Following months of negotiation, the Ohio House today passed Senate Joint Resolution 5, bipartisan legislation that puts a constitutional amendment before voters in May to restrict congressional gerrymandering in the state. 


“Today’s actions are the result of an effort in compromise. Although nothing is perfect, I applaud the bipartisan effort the authors of this legislation intended to create a fair and solid framework to improve the structuring of congressional districts and form a better representation of Ohio’s voting citizens,” said state Rep. John Rogers (D-Mentor-on-the-Lake). “It is my hope Senate Joint Resolution 5 will allow our congressional districts to be more representative, more responsive and certainly less dysfunctional. There is always room for improvement at the federal level, and is my hope that this legislation will enable Ohio’s congressional delegation to improve their representation of our citizens and their interests.”

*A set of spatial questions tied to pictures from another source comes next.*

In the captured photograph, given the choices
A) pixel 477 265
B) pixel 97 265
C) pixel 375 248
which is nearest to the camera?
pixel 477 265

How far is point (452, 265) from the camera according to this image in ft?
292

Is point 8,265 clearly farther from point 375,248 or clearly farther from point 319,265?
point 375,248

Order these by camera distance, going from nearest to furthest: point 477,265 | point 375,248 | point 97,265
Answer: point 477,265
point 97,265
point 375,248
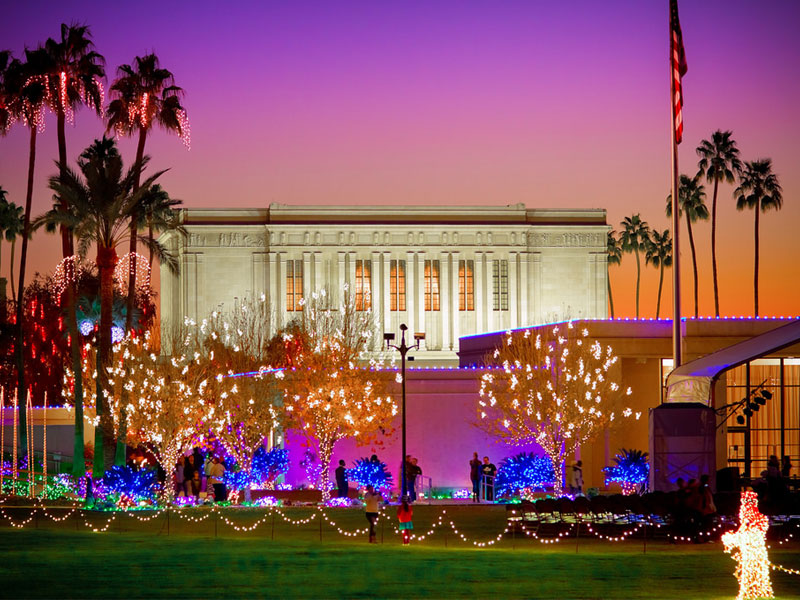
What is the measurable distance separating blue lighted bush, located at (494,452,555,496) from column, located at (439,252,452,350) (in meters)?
52.2

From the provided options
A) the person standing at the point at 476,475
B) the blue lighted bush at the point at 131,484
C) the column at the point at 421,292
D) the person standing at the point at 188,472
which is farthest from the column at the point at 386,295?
the blue lighted bush at the point at 131,484

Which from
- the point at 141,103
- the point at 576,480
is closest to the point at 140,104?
the point at 141,103

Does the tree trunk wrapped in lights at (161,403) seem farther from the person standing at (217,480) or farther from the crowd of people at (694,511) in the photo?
the crowd of people at (694,511)

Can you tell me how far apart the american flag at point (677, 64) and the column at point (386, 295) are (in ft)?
206

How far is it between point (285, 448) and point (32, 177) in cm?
1515

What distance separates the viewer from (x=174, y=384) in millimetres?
43250

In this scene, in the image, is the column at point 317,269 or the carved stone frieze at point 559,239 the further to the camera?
the carved stone frieze at point 559,239

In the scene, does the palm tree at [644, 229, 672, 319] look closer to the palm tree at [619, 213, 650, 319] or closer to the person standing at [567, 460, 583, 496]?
the palm tree at [619, 213, 650, 319]

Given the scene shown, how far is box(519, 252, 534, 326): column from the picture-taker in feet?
326

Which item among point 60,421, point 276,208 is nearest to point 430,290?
point 276,208

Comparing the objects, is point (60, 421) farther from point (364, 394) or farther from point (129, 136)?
point (364, 394)

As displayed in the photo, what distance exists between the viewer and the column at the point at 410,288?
98619 mm

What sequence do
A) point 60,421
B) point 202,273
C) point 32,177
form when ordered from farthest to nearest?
point 202,273, point 60,421, point 32,177

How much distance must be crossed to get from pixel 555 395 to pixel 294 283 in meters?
53.9
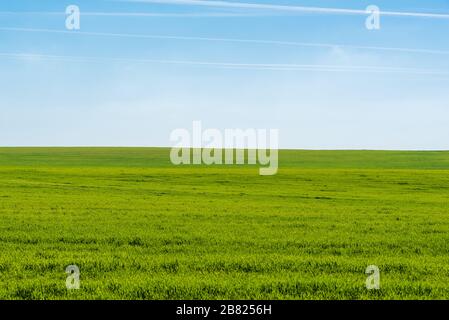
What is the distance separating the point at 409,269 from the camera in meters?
11.8

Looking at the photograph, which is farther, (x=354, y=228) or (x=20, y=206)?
(x=20, y=206)

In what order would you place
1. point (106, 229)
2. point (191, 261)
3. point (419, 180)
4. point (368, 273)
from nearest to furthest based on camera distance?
point (368, 273)
point (191, 261)
point (106, 229)
point (419, 180)

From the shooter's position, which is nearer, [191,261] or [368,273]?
[368,273]

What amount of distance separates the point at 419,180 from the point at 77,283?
43.8m

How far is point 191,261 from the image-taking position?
1241 cm

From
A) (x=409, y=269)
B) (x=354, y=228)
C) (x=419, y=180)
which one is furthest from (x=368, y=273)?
(x=419, y=180)
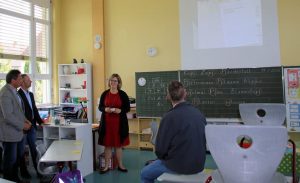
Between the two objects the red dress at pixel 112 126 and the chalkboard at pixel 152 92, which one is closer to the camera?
the red dress at pixel 112 126

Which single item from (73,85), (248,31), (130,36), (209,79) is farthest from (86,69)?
(248,31)

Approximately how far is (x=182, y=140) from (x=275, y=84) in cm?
313

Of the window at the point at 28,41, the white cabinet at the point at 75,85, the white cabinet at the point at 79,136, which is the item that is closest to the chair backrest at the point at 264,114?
the white cabinet at the point at 79,136

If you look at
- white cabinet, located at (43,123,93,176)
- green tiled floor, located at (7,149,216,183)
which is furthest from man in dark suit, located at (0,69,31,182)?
white cabinet, located at (43,123,93,176)

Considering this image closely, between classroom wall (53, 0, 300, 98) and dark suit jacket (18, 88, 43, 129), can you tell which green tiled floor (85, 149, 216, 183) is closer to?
dark suit jacket (18, 88, 43, 129)

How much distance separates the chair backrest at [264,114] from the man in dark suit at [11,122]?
296 cm

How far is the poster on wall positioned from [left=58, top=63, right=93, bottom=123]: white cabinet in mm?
4279

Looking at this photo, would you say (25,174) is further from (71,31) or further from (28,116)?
(71,31)

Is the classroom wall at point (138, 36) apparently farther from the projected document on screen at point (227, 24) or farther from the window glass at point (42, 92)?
the window glass at point (42, 92)

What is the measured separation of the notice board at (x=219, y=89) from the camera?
185 inches

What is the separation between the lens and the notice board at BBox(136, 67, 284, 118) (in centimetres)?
470

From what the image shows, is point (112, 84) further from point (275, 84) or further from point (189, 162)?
point (275, 84)

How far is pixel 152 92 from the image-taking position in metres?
5.52

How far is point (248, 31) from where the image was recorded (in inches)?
197
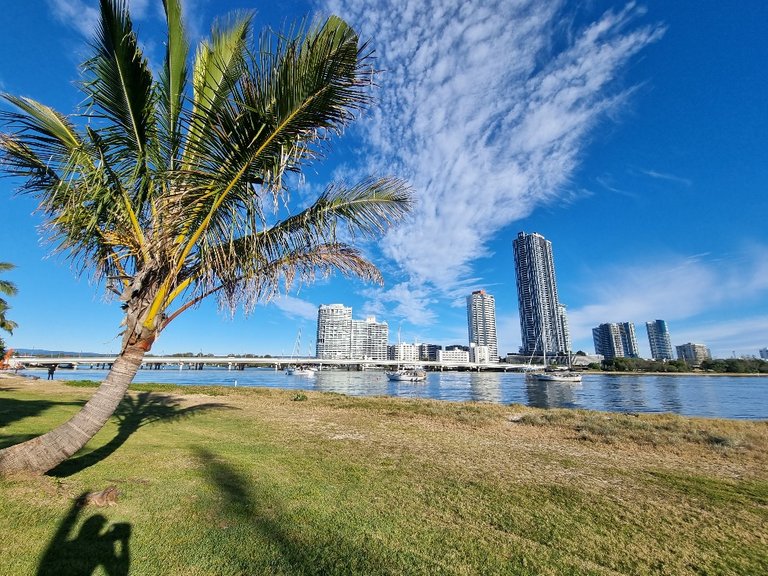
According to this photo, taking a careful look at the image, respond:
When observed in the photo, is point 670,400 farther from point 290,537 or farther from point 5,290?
point 5,290

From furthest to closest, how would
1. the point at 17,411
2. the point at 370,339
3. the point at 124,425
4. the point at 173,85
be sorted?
the point at 370,339 → the point at 17,411 → the point at 124,425 → the point at 173,85

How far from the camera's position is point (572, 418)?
14.4 meters

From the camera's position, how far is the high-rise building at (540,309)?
566ft

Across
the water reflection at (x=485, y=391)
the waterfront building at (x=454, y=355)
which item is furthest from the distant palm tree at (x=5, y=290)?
the waterfront building at (x=454, y=355)

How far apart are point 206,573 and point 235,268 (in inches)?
157

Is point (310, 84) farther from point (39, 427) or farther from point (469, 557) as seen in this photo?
point (39, 427)

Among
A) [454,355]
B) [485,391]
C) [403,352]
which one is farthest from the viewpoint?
[454,355]

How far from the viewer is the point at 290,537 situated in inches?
145

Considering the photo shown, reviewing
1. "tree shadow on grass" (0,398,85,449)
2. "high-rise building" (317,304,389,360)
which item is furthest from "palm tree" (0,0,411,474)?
"high-rise building" (317,304,389,360)

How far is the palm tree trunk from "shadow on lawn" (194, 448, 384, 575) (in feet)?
5.54

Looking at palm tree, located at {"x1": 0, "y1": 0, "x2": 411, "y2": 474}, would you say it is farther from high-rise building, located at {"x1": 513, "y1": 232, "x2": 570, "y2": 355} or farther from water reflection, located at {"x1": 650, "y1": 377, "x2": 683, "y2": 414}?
high-rise building, located at {"x1": 513, "y1": 232, "x2": 570, "y2": 355}

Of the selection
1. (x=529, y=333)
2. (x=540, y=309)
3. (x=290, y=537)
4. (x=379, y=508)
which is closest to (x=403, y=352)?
(x=529, y=333)

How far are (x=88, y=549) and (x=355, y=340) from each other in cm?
14988

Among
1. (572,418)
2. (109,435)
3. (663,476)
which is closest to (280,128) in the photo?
(109,435)
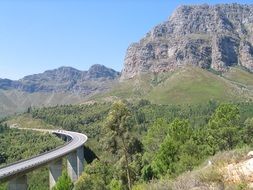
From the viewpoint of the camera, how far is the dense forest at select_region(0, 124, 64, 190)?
133 metres

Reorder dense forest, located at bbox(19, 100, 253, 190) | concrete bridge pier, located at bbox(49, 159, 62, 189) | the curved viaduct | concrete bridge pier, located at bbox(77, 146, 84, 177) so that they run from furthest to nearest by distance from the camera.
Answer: concrete bridge pier, located at bbox(77, 146, 84, 177)
concrete bridge pier, located at bbox(49, 159, 62, 189)
the curved viaduct
dense forest, located at bbox(19, 100, 253, 190)

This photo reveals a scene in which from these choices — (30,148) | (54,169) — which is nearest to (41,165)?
(54,169)

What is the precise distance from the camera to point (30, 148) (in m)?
165

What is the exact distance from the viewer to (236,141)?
215 feet

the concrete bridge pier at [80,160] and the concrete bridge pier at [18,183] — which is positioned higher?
the concrete bridge pier at [18,183]

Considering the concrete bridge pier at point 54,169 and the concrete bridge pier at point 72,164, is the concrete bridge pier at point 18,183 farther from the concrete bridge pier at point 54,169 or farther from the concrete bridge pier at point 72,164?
the concrete bridge pier at point 72,164

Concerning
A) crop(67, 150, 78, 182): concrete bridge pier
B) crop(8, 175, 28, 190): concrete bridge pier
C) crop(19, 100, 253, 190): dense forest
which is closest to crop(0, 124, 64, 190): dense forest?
crop(67, 150, 78, 182): concrete bridge pier

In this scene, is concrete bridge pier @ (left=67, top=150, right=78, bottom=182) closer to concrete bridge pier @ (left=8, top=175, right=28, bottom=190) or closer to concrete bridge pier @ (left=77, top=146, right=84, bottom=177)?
concrete bridge pier @ (left=77, top=146, right=84, bottom=177)

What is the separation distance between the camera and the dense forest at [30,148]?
438 feet

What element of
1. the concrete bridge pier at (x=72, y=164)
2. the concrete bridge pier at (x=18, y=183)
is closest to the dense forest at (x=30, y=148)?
the concrete bridge pier at (x=72, y=164)

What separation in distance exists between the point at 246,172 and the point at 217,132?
47.1 meters

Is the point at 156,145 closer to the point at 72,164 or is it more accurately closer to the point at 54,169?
the point at 54,169

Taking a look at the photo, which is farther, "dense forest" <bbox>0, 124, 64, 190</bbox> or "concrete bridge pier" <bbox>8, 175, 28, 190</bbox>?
"dense forest" <bbox>0, 124, 64, 190</bbox>

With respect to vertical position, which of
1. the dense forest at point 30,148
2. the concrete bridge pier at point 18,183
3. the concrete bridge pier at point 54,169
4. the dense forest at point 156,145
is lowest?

Democratic House expressed concerns over several parts of the proposed plan that they see as loopholes that, in extreme cases, could still allow partisan congressional district rigging. Ultimately, most Democrats still supported the final language in the resolution.


If approved by voters in May, the reform plan will be the first time fairness criteria for congressional districts will be included in the state’s constitution. Included among the plan’s changes are the right for a citizen-led referendum on any map, the governor’s authority to veto a map, requirements to limit community and county splits, and bipartisanship requirements for a 10-year map.